Charles Wilson Peale founded the Philadelphia Museum,which was later renamed the Peale Museum. It was the first to display North American mastodon bones.
The display of the "mammoth" bones entered Peale into a long standing debate between Thomas Jefferson and Comte de Buffon. Buffon argued that Europe was superior to the Americas biologically, which was illustrated through the size of animals found there. Jefferson referenced the existence of these "mammoths" (which he believed still roamed northern regions of the continent) as evidence for a greater biodiversity in America. Peale's display of these bones drew attention from Europe, as did his method of re-assembling large skeletal specimens in three dimensions.
"Exhuming the First American Mastodon" 1806 - 1808 Charles Wilson Peale (1741 - 1827)
oil on canvas, 49" x 61 1/2" Thomas Jefferson - Father of American Archaeology
The word archaeology was likely coined by the physician Jacob Spon, who traveled extensively throughout Asia Minor and Greece; Johann Joachim Winckelman (1717-1768) has been called the “Father of Archaeology.” Both men concentrated their studies on the art of the ancient world. Winckelman's book, Geschichte der Kunst des Altertums, was based on the reports of diggers at Herculaneum and Pompeii, who were primarily in search of art treasures for royal collections. As C.W. Ceram has noted, early archaeology was “in no sense a study of the whole culture - whereas modern archaeologists regard it as their supreme task.” Jefferson's excavation of the Indian burial ground near his home in Charlottesville may well have been the first scientific examination of remains with a cultural rather than artistic focus and earned him the title of “Father of American Archaeology.” Renowned archaeologist Sir Mortimer Wheeler looked back with amazement at the scientific techniques Jefferson used:
He describes the situation of the mound in relation to natural features and evidences of human occupation. He detects components of geological interest in its materials and traces their sources. He indicates the stratigraphical features of the skeletal remains. And he relates his evidence objectively to current theories. No mean achievement for a busy statesman in 1784!

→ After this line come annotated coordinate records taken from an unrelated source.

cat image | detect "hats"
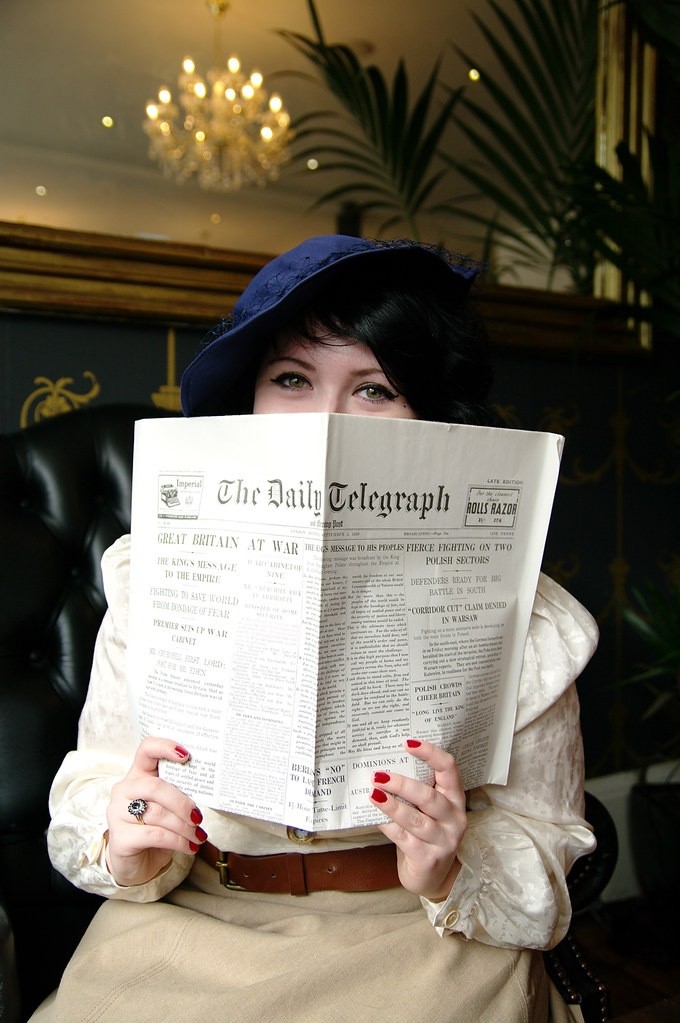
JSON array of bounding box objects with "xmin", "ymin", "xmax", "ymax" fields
[{"xmin": 179, "ymin": 235, "xmax": 495, "ymax": 417}]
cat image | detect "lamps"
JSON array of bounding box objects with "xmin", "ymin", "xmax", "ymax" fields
[{"xmin": 141, "ymin": 0, "xmax": 295, "ymax": 196}]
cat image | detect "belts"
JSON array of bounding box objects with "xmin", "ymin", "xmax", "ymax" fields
[{"xmin": 196, "ymin": 842, "xmax": 403, "ymax": 896}]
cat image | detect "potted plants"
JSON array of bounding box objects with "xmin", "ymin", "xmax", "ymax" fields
[{"xmin": 606, "ymin": 551, "xmax": 680, "ymax": 928}]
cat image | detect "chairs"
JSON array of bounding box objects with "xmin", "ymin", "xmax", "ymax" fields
[{"xmin": 0, "ymin": 403, "xmax": 619, "ymax": 1023}]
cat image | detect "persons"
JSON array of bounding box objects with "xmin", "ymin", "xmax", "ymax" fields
[{"xmin": 27, "ymin": 236, "xmax": 598, "ymax": 1023}]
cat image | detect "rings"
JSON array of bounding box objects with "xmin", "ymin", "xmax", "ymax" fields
[{"xmin": 128, "ymin": 799, "xmax": 148, "ymax": 825}]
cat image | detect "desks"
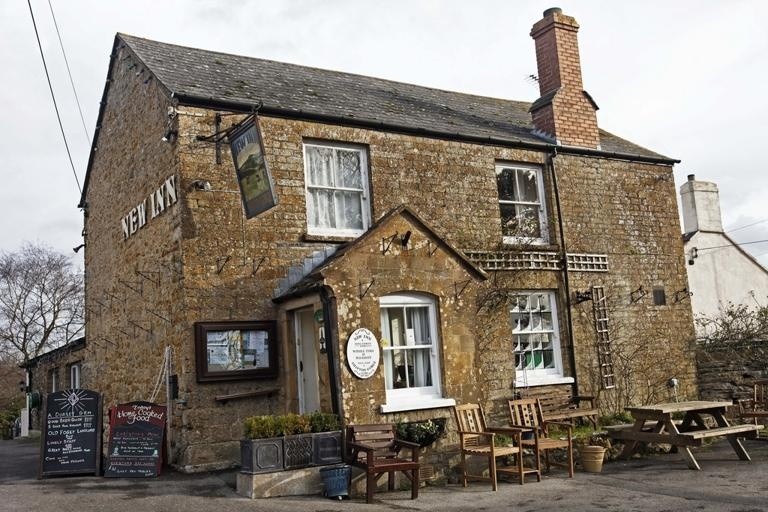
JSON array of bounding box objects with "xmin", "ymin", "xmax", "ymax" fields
[{"xmin": 618, "ymin": 401, "xmax": 751, "ymax": 469}]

Jefferson’s interest in Native American history, culture, and languages led to the initiation and advancements of several fields of scientific study, among them archaeology, ethnology, anthropology, and comparative linguistics. One of the main catalysts for Jefferson’s exploration of these areas was his desire to counter the degenerative theories of the celebrated French natural historian, the Comte de Buffon, who was convinced that the physical environment of the New World had the effect of stunting both animal and vegetative growth. According to the eminent natural historian, the American continent had only recently emerged from the sea and, being covered with swamps and morasses and jungles, emitted noxious airs. As a result, American plants were weaker and less utile than those in the Old World; animals were smaller and less aggressive than the European counterparts; Native Americans were physically, mentally, and morally inferior; and even those animals and persons transferred to America would undergo progressive degeneration. Based on the dicta of some of the most renowned authorities on natural history, these ideas soon gained wide acceptance.